Population-level Effect Estimation
In this module you will be able to gain deeper insights into population-level effect estimation. We cover one specific type of population-level effect estimation method for generating clinical evidence: comparative cohort studies. The course presents a framework for formulating comparative effect research questions and discusses what makes good and bad questions. It furthermore describes how the OHDSI tools can be used to design and execute a comparative effect study using the OHDSI software tools. This includes the use of propensity scores to adjust for confounding, varying times at risk, and different types of outcome models, such as Cox or logistic regressions. An existing published study is analyzed to demonstrate the applicability of the framework. Evaluation of a study, based on study diagnostics, as well as negative controls and empirical calibration, are discussed at length.
Patient-Level Prediction
In this module you will gain deeper insights into patient prediction modelling using OHDSI tools, in particular ATLAS, and focusing on:
- Defining prediction questions
- Identifying useful prediction questions of most relevance to prediction modelling
- Developing prediction models
- Evaluating prediction models
- Presenting prediction models
This course was originally delivered in a group setting but has been adapted for individual study. The aim of the Patient-level Prediction work in OHDSI is to standardize the prediction process to do large-scale predictions to allow to investigate, among other things, best practices and decision choices when doing model development. The standardized data format is possible thanks to OMOP CDM.

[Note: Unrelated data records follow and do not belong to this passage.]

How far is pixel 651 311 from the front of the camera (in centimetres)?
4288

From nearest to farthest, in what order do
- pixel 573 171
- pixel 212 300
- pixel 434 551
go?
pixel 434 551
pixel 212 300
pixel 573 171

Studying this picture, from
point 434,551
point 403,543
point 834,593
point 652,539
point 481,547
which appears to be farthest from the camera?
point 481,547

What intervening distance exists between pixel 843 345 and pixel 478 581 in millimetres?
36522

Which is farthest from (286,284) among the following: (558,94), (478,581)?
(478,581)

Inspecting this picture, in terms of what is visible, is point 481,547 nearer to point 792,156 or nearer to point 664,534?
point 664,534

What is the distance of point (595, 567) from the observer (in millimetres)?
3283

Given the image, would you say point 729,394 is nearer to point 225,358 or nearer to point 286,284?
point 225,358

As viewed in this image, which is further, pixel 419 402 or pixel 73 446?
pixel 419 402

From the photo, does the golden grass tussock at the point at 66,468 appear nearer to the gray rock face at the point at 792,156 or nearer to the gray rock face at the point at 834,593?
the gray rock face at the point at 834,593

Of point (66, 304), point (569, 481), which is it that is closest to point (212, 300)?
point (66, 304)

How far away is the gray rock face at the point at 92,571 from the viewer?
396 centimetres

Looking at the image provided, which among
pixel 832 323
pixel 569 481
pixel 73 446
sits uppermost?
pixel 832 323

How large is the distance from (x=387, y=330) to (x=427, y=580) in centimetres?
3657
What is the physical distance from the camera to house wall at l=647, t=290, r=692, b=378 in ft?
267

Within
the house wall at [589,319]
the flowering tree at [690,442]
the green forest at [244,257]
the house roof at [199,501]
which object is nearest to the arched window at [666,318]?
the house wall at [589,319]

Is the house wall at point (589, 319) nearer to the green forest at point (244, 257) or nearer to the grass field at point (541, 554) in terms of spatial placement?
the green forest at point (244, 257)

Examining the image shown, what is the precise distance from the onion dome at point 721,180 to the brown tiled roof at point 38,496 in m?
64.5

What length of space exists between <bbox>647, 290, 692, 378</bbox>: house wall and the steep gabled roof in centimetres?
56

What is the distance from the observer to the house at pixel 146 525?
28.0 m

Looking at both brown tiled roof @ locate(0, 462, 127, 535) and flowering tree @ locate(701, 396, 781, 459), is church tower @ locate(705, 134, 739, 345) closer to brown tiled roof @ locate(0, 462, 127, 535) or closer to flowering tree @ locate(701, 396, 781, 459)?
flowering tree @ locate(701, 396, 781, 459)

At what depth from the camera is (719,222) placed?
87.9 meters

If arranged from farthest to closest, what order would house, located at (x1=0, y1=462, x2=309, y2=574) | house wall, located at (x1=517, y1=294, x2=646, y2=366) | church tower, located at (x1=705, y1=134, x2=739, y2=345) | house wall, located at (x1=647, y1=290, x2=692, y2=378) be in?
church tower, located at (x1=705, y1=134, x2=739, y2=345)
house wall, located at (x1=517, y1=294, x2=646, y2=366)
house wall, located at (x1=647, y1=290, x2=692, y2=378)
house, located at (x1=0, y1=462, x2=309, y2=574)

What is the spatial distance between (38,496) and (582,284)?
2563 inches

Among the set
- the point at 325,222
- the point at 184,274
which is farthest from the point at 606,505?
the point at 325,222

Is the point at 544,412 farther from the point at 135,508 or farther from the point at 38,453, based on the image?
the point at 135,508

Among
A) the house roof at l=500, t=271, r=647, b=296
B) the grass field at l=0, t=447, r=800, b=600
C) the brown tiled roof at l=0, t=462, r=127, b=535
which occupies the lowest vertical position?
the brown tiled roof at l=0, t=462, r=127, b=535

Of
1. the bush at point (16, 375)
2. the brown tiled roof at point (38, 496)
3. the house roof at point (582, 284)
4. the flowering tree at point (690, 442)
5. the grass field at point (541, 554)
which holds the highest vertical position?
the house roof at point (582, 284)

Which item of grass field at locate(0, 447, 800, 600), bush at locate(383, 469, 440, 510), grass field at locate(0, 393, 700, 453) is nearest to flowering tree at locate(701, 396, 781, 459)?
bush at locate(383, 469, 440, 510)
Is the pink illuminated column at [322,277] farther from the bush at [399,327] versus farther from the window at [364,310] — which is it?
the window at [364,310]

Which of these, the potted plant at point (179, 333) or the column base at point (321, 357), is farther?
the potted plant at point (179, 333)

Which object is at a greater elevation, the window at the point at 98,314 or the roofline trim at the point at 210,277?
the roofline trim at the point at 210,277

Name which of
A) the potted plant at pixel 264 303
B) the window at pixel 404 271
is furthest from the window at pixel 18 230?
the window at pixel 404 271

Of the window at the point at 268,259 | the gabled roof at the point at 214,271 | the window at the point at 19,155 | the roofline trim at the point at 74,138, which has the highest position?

R for Patient-Level Prediction
The primary goals of the R for Patient-Level Prediction course are to explain how to install and set up the PLP Package. To develop a prediction model using R and to develop and edit a Prediction Study Package using the ATLAS interface. You will learn to create an R Package to externally validate models, to add Study Packages to “OHDSI-Studies” GitHub repo and to contribute to the PLP Package (add new classifiers or enhancements to the Package).